Travail à réaliser
Traduisez en anglais cette phrase de l'extrait sur la crise migratoire : « D’ailleurs la Tchéquie n’a accueilli qu’une douzaine de réfugiés. »

Extrait de page
=-=-=
Du point de vue du grand public, il y a eu cette crise migratoire qui a éclaté il y a quelques années. Mais on voit bien avec le destin de ce jeune homme que cela a commencé bien plus tôt, même si ce n’était pas médiatisé. Ce phénomène a d’ailleurs été perçu comme un problème en République tchèque où les dirigeants ont rejeté les quotas migratoires. D’ailleurs la Tchéquie n’a accueilli qu’une douzaine de réfugiés. Cela a suscité un important débat au sein de la société et c’est donc d’autant plus intéressant de montrer ce film au public tchèque…OJ : « Dites bien aux Tchèques que les mineurs isolés qui arrivent en Tchéquie seront beaucoup plus polis, beaucoup moins bruyants que les Anglais ou les Français qui viennent à Prague boire de la bière en open-bar ! »
=-=-=
Données affichées
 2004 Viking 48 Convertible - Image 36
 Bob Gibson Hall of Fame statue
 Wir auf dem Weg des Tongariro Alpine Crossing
=-=-=
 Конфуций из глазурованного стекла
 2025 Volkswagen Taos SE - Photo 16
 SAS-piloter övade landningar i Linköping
=-=-=
Résultat de l'exercice
Besides, Czechia took in only about a dozen refugees.